ブガッティと共に新たなスーパーカーメーカーを設立 クロアチアが生んだリマックの夢

2021.07.16 デイリーコラム
「リマック・ネヴェーラ」(左手前)と「ブガッティ・シロン」(右奥)。
「リマック・ネヴェーラ」(左手前)と「ブガッティ・シロン」(右奥)。拡大
ハイパーEVの「ネヴェーラ」。コンセプトカー「C_Two」の市販バージョンであり、最高出力は1914PS、最高速は412km/hとアナウンスされている。
ハイパーEVの「ネヴェーラ」。コンセプトカー「C_Two」の市販バージョンであり、最高出力は1914PS、最高速は412km/hとアナウンスされている。拡大
リマックアウトモビリはクロアチアのザグレブ郡スベタネデリャに本社を構える自動車メーカーである。EV関連のテクノロジーカンパニーとしても知られているが、そちらはリマックテクノロジーとして分社化される。
リマックアウトモビリはクロアチアのザグレブ郡スベタネデリャに本社を構える自動車メーカーである。EV関連のテクノロジーカンパニーとしても知られているが、そちらはリマックテクノロジーとして分社化される。拡大

合弁の裏にあったフォルクスワーゲンの苦境

“テスラ”を生んだ国から、新たなEV(電気自動車)の歴史が始まろうとしている。といっても、われわれのよく知るあのテスラではない。イーロン・マスクよりもっとすごい世界の偉人、ニコラ・テスラを生んだクロアチアから、スーパーカーの新たな歴史が始まろうとしているのだ。

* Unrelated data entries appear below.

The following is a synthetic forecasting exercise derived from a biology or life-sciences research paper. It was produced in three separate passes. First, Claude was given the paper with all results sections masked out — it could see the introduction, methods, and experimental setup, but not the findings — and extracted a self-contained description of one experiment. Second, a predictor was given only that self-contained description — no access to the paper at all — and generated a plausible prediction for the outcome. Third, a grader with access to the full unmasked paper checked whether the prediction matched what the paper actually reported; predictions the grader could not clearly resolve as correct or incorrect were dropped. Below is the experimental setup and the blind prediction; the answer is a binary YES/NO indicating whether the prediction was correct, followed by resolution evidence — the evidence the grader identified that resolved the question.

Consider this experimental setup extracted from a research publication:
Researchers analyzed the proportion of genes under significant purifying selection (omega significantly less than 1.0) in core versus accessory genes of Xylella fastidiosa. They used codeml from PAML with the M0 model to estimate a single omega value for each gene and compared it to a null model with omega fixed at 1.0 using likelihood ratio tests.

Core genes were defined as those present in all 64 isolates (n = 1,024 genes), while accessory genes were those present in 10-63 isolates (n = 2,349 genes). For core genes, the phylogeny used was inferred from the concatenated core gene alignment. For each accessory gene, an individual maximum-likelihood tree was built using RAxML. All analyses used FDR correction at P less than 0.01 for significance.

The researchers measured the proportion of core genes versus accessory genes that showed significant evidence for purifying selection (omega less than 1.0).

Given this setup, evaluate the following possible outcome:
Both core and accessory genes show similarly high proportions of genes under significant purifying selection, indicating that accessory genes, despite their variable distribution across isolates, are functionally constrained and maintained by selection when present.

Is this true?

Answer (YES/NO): NO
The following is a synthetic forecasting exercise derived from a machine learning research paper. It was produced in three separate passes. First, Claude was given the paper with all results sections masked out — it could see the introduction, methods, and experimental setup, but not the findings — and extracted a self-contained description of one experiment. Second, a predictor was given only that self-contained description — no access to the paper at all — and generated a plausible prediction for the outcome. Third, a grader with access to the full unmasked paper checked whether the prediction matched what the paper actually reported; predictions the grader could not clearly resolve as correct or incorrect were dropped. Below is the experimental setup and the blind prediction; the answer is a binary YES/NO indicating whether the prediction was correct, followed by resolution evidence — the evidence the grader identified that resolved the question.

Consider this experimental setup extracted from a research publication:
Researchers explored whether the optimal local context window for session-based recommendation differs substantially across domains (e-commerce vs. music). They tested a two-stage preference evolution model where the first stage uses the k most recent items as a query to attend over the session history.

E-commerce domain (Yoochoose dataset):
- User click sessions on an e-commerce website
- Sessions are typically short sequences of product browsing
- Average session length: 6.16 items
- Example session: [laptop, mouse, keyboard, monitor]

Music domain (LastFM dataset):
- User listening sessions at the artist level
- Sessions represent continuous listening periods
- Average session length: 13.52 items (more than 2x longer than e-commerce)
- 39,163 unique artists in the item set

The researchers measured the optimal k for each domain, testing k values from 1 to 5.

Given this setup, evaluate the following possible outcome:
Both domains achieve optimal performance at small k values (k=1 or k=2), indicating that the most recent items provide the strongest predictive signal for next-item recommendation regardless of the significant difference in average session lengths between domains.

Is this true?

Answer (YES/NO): NO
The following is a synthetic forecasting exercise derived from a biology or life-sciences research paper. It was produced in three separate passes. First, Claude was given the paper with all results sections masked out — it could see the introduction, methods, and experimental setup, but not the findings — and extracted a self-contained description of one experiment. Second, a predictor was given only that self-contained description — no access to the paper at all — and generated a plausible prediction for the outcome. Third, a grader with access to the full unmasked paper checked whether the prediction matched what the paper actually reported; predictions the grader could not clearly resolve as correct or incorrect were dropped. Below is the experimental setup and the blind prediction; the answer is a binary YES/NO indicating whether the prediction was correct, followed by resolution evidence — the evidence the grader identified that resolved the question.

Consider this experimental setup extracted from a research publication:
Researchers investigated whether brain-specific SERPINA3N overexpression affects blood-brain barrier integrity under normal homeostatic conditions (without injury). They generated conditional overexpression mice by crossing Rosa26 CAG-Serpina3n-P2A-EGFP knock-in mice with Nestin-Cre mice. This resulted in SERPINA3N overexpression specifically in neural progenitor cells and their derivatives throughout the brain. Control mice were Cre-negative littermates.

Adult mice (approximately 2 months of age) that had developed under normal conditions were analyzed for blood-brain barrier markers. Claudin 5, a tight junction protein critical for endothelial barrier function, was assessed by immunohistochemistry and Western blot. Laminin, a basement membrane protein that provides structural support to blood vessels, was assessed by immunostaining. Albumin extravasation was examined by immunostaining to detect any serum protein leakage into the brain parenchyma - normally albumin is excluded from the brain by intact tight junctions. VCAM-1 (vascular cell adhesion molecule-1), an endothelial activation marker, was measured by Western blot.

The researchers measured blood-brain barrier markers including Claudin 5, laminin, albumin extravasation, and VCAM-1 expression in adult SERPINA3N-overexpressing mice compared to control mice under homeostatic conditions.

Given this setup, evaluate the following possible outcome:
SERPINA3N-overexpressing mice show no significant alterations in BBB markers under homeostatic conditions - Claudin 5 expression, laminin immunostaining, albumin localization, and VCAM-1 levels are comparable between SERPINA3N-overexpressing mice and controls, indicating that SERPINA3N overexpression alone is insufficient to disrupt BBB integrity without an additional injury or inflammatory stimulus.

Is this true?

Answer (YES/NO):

去る2021年7月6日、スーパーカー界に衝撃のニュースがもたらされた。ポルシェ、リマック、ブガッティが合弁会社の設立に合意。新たなスーパーカーメーカー、ブガッティ・リマックが誕生したのである。

実は、ポルシェが絡んだこのプロジェクトは早くからうわさされていた。“ディーゼルゲート”事件の発覚以降、欧州メーカーのなかでも特に苦境にたたされ、その後、急進的ともいえる電動化戦略を立てたフォルクスワーゲン(以下、VW)グループにとって、ランボルギーニやブガッティといったスーパーカーブランドの存在が重荷になりつつあったからだ。その売却のうわさは絶えなかった。

そんななか、2018年にポルシェAGがリマックグループの株式の18%を取得(その後24%まで買い進めた)したため、この時点で「VWグループに属するスポーツカー&スーパーカーブランドに劇的な再編が起きる可能性が高い」とされていたのだ。2020年におけるVWグループ監査役会の主要なテーマのひとつが、この案件であったともいわれている。